I think they’re all sort of right. Also kind of wrong.
The purists, the pedants, the PICKY, place grammar on a pedestal as if it were some holy relic, handed down on stone tablets with instructions that we preserve it unchanged. They insist that we pass the rules down through generations, bending our snot-nosed offspring to them via tedious English lessons, no matter how awkward and painful those rules become. Sounds a bit like the ancient Chinese practice of foot binding, doesn’t it?
Those who take this view are forgetting a few basic truths. One is this: language, and all its parts including spelling and grammar, evolves over time. It’s a living thing. Were it not, we would all be speaking—heck, I don’t even know, but it definitely would not be the English we know and (maybe) love. This is because of the second thing they’re forgetting: language serves the people, not the other way ’round. Its entire purpose is to communicate ideas and thoughts to others. Thus, at any point in time, good grammar is whatever will get the idea from the sender (speaker or writer) to the receiver (listener or reader) with the most part of the message intact. And as the world changes, so must our language. A great example is the use of “they” as a gender neutral singular pronoun. It makes purists twitch, and I understand why, but there is no fully satisfying alternative (“him or her?” UGH) in the English language, and so at least in casual writing, such usage has become widely accepted.
To determine whether a particular bit of writing has good grammar, you simply have to answer the question: does it communicate its message to the intended audience with the least reasonably possible amount of noise? What that means, of course, is that good grammar in a series of text messages between your tween daughter and her friends is not going to look the same as good grammar in email chain between two adult professionals—and that is perfectly fine. Desirable, in fact. It makes about as much sense for all communications to have the same formality, reading level, and structure as it would to wear formal (or informal) clothing on every occasion.
Like any good thing, that approach can be taken too far. The core rules of English exist for a reason, and when they are broken, noise can enter the communication chain. Throw enough noise in there, and the receiver will give up in frustration—or use the noise as an excuse to ignore the message. If it is important to you as the sender to get your message across as intended, it is completely, totally, absolutely worth your time to grasp the common rules and use that knowledge in your writing. Pro tip: Master those rules, and you will be able to break them in such a way that they serve your purpose, maybe even communicating your message more effectively than by-the-book writing. But you can’t make the language do your evil bidding like that unless you understand how it works, in the same way that you are unlikely to discover a great shortcut to a place unless you know the main roads.

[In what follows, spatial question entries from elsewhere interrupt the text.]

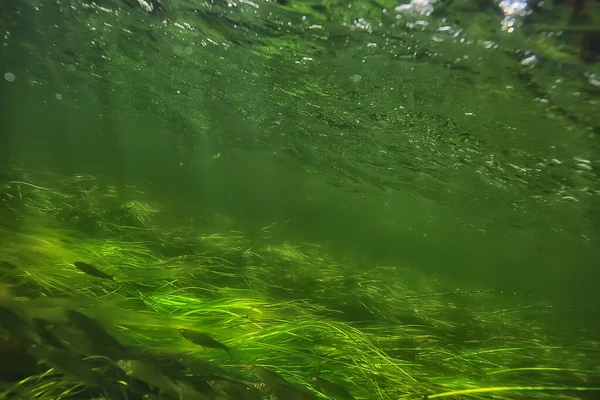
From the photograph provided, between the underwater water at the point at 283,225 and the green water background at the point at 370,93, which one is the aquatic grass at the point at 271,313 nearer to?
the underwater water at the point at 283,225

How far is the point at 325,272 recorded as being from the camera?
869cm

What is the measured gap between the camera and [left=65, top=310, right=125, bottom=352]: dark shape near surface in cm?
333

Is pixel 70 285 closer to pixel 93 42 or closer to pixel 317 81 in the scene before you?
pixel 317 81

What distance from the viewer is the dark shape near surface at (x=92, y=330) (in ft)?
10.9

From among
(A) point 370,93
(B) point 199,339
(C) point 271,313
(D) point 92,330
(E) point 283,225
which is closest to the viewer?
(D) point 92,330

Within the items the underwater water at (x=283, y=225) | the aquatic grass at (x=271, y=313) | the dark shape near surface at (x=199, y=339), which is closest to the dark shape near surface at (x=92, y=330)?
the underwater water at (x=283, y=225)

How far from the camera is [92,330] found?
3352 millimetres

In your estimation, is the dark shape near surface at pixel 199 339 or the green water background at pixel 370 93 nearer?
the dark shape near surface at pixel 199 339

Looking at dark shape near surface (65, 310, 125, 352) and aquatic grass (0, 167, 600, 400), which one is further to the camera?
aquatic grass (0, 167, 600, 400)

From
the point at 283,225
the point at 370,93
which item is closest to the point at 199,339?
the point at 370,93

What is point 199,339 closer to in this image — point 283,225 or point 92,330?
point 92,330

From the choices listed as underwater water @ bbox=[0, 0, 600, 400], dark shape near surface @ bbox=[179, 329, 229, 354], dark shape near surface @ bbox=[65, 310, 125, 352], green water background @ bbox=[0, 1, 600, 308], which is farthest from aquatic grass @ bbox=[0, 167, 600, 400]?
green water background @ bbox=[0, 1, 600, 308]

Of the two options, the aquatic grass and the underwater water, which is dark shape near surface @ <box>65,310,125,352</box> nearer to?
the underwater water

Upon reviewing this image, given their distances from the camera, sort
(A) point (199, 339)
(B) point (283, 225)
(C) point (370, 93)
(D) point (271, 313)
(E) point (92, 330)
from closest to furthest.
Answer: (E) point (92, 330) < (A) point (199, 339) < (D) point (271, 313) < (C) point (370, 93) < (B) point (283, 225)
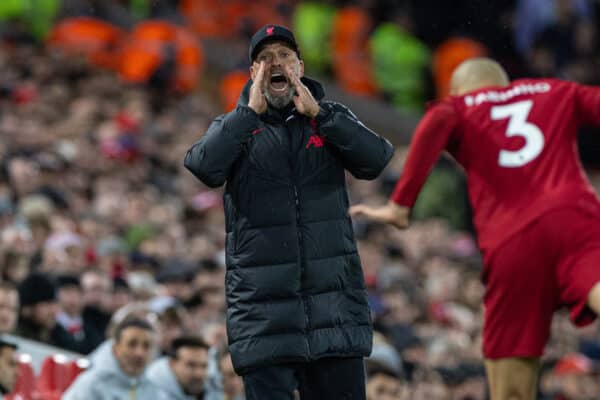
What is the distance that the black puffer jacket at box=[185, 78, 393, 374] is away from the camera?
20.3 feet

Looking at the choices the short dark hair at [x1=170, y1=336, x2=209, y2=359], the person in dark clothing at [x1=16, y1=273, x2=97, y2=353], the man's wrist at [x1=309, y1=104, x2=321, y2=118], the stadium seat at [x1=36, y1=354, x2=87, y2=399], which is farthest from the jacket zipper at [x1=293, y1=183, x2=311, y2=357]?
the person in dark clothing at [x1=16, y1=273, x2=97, y2=353]

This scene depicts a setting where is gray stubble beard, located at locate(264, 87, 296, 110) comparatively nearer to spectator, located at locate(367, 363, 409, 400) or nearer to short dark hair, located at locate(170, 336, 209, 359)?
short dark hair, located at locate(170, 336, 209, 359)

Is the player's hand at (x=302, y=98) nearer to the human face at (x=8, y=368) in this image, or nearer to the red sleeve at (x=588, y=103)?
the red sleeve at (x=588, y=103)

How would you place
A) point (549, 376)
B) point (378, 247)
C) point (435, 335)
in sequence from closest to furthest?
1. point (549, 376)
2. point (435, 335)
3. point (378, 247)

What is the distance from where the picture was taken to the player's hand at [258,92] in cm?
625

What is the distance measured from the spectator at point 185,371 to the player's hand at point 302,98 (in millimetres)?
3382

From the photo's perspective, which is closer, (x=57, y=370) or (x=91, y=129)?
(x=57, y=370)

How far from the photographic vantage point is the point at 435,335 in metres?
13.8

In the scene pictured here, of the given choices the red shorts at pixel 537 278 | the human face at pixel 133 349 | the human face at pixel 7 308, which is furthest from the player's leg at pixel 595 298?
the human face at pixel 7 308

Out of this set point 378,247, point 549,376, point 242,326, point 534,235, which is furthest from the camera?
point 378,247

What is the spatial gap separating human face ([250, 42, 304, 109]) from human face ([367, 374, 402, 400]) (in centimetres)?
387

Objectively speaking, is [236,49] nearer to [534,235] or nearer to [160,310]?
[160,310]

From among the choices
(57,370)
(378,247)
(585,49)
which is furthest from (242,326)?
(585,49)

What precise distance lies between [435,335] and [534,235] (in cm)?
650
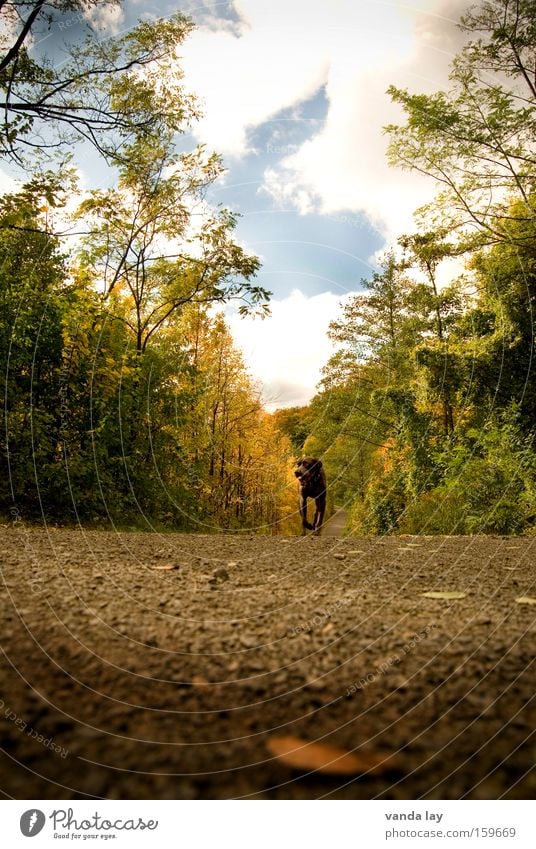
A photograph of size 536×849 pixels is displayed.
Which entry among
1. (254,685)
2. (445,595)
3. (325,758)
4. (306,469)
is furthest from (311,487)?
(325,758)

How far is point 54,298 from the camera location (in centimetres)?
815

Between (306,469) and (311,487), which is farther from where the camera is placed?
(311,487)

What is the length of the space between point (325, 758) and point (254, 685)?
388 mm

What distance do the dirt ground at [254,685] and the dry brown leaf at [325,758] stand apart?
0.01 metres

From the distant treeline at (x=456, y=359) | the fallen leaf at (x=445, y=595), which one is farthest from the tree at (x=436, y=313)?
the fallen leaf at (x=445, y=595)

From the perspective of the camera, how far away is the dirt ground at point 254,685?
1137mm

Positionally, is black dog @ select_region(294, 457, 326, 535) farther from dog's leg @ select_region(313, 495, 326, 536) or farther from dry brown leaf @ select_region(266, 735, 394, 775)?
dry brown leaf @ select_region(266, 735, 394, 775)

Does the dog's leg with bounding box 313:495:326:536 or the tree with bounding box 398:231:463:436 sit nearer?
the dog's leg with bounding box 313:495:326:536

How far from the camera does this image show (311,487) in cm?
835

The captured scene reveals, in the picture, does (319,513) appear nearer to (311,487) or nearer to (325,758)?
(311,487)


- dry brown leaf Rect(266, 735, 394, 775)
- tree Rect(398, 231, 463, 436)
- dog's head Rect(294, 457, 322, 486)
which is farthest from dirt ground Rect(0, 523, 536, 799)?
tree Rect(398, 231, 463, 436)

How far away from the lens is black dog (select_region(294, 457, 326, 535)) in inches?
321

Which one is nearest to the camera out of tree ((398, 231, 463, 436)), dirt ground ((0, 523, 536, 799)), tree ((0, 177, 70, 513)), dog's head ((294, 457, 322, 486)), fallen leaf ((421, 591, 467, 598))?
dirt ground ((0, 523, 536, 799))
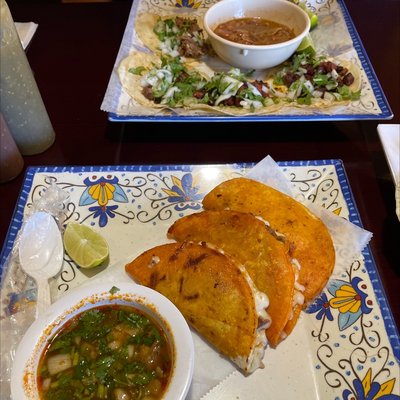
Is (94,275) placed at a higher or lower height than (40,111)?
lower

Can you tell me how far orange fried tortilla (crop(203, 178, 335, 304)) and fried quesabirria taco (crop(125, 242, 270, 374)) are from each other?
0.33 meters

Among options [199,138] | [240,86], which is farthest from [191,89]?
[199,138]

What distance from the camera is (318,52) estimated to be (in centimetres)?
371

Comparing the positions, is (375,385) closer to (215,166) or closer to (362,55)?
(215,166)

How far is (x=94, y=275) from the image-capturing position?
2.16 meters

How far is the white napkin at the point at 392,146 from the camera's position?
2336 millimetres

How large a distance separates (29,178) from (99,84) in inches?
48.3

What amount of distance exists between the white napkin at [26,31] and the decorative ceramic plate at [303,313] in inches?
72.6

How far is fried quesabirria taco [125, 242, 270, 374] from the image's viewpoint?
1719 mm

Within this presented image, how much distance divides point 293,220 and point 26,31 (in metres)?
3.17

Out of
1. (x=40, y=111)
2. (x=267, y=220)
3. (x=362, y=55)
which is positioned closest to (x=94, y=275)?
(x=267, y=220)

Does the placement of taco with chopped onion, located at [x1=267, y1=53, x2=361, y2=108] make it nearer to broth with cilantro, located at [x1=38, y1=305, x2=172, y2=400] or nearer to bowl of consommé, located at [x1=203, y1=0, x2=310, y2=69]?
bowl of consommé, located at [x1=203, y1=0, x2=310, y2=69]

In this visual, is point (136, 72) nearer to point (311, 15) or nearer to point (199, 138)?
point (199, 138)

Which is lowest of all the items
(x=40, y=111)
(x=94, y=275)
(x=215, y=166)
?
(x=94, y=275)
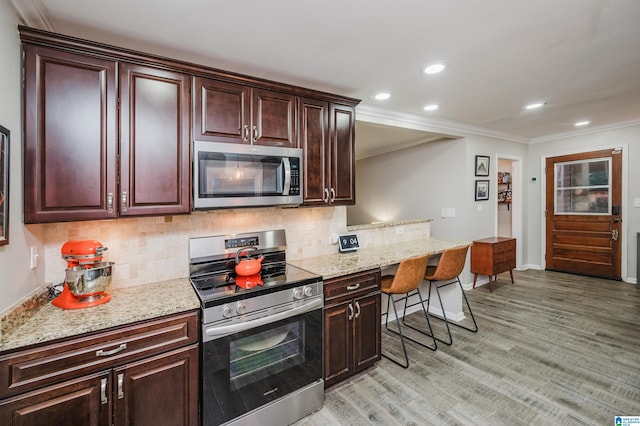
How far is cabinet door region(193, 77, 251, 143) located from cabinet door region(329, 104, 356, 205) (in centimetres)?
77

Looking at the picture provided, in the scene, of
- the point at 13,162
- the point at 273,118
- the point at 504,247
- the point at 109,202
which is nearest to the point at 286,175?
the point at 273,118

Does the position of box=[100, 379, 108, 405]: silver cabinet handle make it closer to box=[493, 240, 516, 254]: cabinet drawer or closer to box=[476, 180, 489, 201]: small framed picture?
box=[493, 240, 516, 254]: cabinet drawer

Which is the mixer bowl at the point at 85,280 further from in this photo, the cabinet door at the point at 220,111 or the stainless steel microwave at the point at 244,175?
the cabinet door at the point at 220,111

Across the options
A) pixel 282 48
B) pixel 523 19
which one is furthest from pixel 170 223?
pixel 523 19

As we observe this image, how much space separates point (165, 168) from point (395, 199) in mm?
4500

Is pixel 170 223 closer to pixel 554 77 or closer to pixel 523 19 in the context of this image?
pixel 523 19

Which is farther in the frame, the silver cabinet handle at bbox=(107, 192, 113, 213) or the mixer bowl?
the silver cabinet handle at bbox=(107, 192, 113, 213)

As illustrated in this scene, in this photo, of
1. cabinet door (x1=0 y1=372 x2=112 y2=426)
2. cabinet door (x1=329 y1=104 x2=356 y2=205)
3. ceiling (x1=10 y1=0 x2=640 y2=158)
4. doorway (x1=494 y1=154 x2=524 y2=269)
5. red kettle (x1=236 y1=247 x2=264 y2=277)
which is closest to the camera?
cabinet door (x1=0 y1=372 x2=112 y2=426)

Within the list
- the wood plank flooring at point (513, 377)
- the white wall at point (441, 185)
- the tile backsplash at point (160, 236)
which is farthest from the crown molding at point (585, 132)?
the tile backsplash at point (160, 236)

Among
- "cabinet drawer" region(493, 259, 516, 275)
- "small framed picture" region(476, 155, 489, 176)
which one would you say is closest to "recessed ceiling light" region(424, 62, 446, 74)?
"small framed picture" region(476, 155, 489, 176)

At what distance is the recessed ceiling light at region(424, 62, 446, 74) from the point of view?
2.32 metres

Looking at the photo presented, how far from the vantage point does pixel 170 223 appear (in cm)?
219

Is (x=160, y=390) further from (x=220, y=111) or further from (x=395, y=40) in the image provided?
(x=395, y=40)

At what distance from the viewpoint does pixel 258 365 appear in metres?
1.84
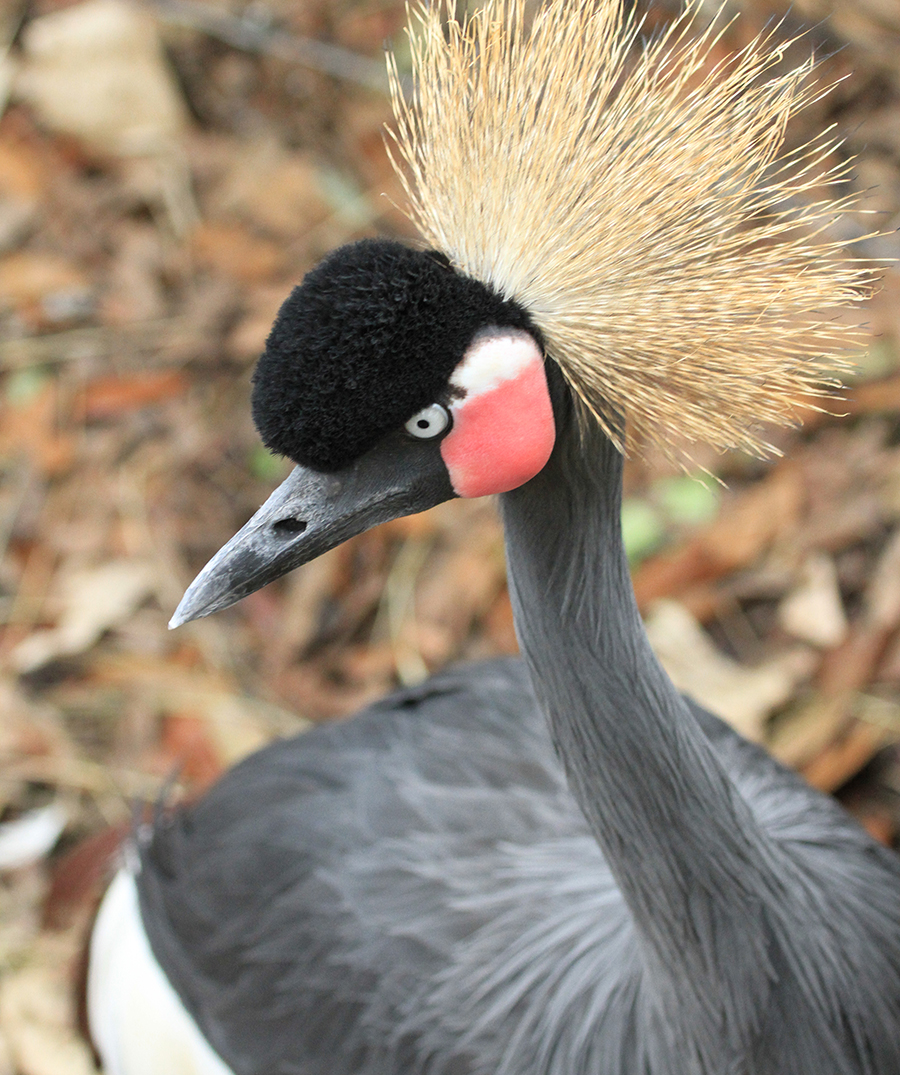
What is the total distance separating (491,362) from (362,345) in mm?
86

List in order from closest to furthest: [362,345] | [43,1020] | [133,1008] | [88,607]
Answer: [362,345], [133,1008], [43,1020], [88,607]

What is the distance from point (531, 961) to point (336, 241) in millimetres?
1587

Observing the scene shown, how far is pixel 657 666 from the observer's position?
81 centimetres

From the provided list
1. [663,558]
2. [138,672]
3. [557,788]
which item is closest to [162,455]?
[138,672]

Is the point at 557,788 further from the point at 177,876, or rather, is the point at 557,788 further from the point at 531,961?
the point at 177,876

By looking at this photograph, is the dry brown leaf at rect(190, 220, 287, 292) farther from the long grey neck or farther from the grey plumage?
the long grey neck

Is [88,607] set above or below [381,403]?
below

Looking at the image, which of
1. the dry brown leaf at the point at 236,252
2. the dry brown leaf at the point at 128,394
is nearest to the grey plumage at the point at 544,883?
the dry brown leaf at the point at 128,394

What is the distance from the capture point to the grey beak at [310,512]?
0.71 metres

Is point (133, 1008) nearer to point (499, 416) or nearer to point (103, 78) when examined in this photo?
point (499, 416)

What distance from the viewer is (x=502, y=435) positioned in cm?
68

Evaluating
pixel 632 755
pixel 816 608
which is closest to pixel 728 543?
pixel 816 608

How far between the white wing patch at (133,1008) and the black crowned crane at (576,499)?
4.8 inches

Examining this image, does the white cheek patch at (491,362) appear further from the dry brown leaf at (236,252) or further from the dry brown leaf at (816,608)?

Of course, it depends on the medium. If someone posts a message on Facebook using “there” when “their” was meant, I notice, yes, but I don’t say anything about it, and I try to ignore it if I can. (Note: People who regularly correct other people’s grammar on the Internet, especially as a way of refuting an argument, are being jerky. Don’t be that person. If you are already that person, stop. Just stop.) But even on Facebook, if someone consistently uses poor grammar, spelling, etc., I may (to myself, quietly) question their attention to detail, if not their critical thinking ability, especially if it’s someone I rarely if ever see in person.
That’s key, too. If only a small portion of your communication with a group is of the written variety, most likely that is not the main criteria they use to judge you. I know more than a few people who express themselves less well in writing than in person—I am the opposite—but since I know them in person, I’m able to understand that their less-than-stellar writing skills are not an indicator of their overall intelligence level.
The flip side of that is that if your writing is the main way you communicate with people, if that’s all they have to judge you by—if you are a writer, in other words, or write things you want others to read and take seriously—then flout the rules (or not-rules) if you wish, but be prepared to accept the natural consequences of your actions, which are: one, readers could legitimately have difficulty understanding your message; two, your credibility may come into question even by those who understand what you are trying to say; and three, eventually, you will alienate the very audience you’re trying to attract.
Agree? Disagree? I’d love to hear your take on it in the comments.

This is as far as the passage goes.